By Mel Studach
Design and art world experts will gather next week for dialogues on African diaspora design, emerging black talents, and more
Some will be drawn in by Sheila Bridges’s canary yellow Babouche set. Others will admire the serrated ceramic vessels by Malene Barnett. Curated by Black Artists + Designers Guild members Danielle Colding, Rayman Boozer, and Beth Diana Smith, the D&D Building’s current East 59th Street window display honors Black History Month, and provides a hint of what’s to come: Next week, the design center kicks off its first-ever event series dedicated to the annual observance.
“No design center [in New York] has ever done this before, and I thought this would be a great opportunity to start changing the narrative, as well as celebrating the contributions of black artists and designers past and present,” Barnett, founder of the BAD Guild, tells AD PRO. She approached Alyssa Abrams, senior marketing manager at the D&D Building, with the idea earlier this winter, and before long, the conversation had progressed to program planning. “Design centers are the heart of our industry—the epicenter for discovery, inspiration, and information,” says Abrams. “We take that role very seriously, understanding that we have a powerful voice and platform to spread the message of inclusivity in design.”
Come Tuesday, artist and BAD Guild member Lisa Hunt and textile designer Lori Weitzner will kick off the series with a dialogue on licensing partnerships on the heels of the duo’s debut wallpaper and fabric collection. Beth Diana Smith will join fellow interior designers Leyden Lewis, Kiyonda Powell, and Joy Moyler to discuss infusing African diaspora culture into design with Novella Ford, the associate director of public programs and exhibitions for Harlem’s Schomburg Center for Research in Black Culture. And Sheila Bridges, Lorna Simpson, Monique Long, and Cheryl Riley will gather to survey African American art, from ethically sourcing and collecting it to the talents to watch.
Along with the panels, creative demonstrations—including hand-block printing with Christine Joy Design’s Christine Llewellyn Ohemeng and a culinary tasting of African diaspora cuisine with James Beard Award–winning chef JJ Johnson—will take place at the de Le Cuona and Fabricut showrooms, respectively.
Though all these plans are timed to Black History Month, they also coincide with another important date.
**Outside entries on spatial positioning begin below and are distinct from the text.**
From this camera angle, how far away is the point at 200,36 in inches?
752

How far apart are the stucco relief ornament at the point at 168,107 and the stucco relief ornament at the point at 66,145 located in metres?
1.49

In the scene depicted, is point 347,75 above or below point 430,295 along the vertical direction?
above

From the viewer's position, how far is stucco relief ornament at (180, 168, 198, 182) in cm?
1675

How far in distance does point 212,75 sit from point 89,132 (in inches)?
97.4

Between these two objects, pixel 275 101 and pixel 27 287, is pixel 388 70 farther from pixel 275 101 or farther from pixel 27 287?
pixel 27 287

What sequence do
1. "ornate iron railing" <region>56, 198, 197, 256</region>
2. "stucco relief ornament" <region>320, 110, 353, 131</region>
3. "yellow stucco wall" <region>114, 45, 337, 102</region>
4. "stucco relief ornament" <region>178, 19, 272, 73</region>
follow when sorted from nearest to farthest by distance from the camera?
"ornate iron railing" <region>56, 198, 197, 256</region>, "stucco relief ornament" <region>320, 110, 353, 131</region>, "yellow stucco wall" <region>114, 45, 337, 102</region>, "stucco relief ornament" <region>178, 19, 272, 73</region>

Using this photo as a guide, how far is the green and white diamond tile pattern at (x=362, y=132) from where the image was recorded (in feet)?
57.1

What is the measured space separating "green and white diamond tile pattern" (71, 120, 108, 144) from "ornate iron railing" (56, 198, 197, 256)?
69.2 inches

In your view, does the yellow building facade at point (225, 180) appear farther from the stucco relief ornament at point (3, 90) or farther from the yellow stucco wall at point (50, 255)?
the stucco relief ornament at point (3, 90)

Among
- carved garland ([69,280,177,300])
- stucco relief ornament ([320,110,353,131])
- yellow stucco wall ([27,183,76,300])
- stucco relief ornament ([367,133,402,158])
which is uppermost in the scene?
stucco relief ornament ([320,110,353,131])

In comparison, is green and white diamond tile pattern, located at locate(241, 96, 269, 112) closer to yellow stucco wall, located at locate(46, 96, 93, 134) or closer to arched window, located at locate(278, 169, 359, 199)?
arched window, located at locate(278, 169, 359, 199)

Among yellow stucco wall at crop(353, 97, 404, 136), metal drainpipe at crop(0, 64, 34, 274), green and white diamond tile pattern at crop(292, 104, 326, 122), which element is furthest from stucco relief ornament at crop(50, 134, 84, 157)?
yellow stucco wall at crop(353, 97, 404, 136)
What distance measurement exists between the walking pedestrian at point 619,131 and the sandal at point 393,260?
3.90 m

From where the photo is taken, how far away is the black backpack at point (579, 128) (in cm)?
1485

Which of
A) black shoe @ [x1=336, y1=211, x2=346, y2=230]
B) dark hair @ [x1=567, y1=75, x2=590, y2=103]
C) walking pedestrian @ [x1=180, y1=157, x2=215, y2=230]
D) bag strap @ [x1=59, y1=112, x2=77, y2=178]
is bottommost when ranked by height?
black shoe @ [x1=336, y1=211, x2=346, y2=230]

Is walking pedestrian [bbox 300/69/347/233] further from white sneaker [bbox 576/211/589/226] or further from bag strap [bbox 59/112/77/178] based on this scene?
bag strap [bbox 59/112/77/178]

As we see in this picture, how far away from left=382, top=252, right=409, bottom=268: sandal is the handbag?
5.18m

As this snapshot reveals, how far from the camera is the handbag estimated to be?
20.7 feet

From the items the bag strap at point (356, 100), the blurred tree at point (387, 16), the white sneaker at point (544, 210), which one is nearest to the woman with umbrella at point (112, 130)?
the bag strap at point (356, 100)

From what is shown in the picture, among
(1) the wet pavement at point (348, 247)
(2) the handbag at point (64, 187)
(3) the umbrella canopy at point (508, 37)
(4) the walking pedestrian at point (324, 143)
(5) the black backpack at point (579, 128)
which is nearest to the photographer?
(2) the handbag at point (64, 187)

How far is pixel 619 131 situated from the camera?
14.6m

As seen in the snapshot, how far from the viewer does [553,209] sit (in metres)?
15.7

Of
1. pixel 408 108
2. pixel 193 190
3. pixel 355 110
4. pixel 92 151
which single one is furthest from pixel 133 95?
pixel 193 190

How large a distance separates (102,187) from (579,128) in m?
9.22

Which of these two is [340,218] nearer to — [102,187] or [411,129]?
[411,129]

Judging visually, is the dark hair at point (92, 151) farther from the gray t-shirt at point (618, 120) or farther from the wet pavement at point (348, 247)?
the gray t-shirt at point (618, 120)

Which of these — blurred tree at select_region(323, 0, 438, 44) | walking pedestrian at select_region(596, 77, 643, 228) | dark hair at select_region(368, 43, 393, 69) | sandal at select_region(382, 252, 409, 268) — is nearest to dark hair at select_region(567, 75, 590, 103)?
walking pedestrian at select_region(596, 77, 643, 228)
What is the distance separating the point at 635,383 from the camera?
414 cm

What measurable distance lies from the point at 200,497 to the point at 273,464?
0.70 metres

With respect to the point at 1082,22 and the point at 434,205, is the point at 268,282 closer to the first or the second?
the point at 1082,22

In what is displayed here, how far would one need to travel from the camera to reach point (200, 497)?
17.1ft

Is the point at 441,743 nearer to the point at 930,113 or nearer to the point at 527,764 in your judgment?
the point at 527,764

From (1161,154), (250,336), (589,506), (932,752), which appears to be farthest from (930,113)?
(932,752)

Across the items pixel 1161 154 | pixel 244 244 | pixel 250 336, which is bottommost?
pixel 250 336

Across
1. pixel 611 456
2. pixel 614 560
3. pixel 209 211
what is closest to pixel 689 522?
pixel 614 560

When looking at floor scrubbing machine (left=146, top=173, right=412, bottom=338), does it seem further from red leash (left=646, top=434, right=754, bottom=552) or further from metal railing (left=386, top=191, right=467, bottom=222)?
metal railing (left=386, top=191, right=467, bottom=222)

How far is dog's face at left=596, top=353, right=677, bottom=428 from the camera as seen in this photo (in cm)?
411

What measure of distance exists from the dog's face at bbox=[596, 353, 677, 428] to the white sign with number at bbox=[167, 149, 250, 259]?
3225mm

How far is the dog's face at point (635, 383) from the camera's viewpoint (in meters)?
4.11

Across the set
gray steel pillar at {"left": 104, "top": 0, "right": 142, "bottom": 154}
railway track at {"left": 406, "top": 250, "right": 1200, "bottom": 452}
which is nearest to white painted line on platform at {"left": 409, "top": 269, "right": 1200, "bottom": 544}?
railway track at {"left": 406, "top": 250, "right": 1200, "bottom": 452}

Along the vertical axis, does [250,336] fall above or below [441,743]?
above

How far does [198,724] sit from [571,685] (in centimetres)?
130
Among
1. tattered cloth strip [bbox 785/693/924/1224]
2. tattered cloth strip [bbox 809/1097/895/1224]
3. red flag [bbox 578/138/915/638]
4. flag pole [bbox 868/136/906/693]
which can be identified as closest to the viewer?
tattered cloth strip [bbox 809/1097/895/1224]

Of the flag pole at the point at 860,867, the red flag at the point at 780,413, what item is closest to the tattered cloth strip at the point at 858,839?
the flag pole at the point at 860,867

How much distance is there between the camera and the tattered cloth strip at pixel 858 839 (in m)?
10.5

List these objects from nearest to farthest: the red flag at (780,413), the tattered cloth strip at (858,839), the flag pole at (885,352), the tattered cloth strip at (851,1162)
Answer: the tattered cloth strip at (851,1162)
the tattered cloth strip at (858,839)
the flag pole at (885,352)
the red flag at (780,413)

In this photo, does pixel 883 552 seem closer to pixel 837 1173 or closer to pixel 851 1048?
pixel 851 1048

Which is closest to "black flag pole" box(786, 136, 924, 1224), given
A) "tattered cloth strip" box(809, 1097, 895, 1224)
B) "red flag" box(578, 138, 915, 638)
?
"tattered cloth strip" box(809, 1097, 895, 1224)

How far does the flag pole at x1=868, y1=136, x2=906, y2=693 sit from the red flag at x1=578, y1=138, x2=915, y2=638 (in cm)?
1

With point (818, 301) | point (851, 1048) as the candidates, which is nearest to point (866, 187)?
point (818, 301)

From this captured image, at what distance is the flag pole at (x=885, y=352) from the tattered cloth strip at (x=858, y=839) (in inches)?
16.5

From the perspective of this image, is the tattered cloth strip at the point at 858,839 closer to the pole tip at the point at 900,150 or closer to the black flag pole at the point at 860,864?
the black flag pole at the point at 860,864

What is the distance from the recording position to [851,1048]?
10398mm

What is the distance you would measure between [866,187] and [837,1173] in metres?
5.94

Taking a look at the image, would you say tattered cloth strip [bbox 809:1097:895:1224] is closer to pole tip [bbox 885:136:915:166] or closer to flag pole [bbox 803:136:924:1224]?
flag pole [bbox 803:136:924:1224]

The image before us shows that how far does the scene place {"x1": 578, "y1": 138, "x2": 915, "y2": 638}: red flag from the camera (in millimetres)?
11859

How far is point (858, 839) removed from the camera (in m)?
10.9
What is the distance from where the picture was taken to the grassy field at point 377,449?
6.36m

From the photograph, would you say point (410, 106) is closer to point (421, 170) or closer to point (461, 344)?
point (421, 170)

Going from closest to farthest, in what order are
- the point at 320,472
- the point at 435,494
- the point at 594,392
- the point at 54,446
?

About a year ago, the Black Artists + Designers Guild was hosting its own inaugural event—an evening celebrating black designers at the Haworth showroom in Washington, D.C. The lineup of member-led events to follow—art exhibitions at Affordable Art Fair NYC, High Point Market, and Texas Contemporary; design installations at the Lenox Hill Spring Gala and the Transcend Space at NY NOW; and important dialogues at institutions like the New York School of Interior Design among them—served as not only a case study of all that’s possible in a calendar year but also of an industry “on the path to change,” according to Barnett.
“The press has been great, the events have been great, but what I value most is the collaboration with brands and the relationships that are being forged among the members,” says Barnett, fresh off a return from Maison et Objet and Paris Déco Off, where she and fellow BAD Guild members attended in support of Lisa Hunt’s fabric and wall-covering release. One year in, she says, “people are more open to having conversations like, ‘These are the challenges, what are the solutions?’ That’s a start.”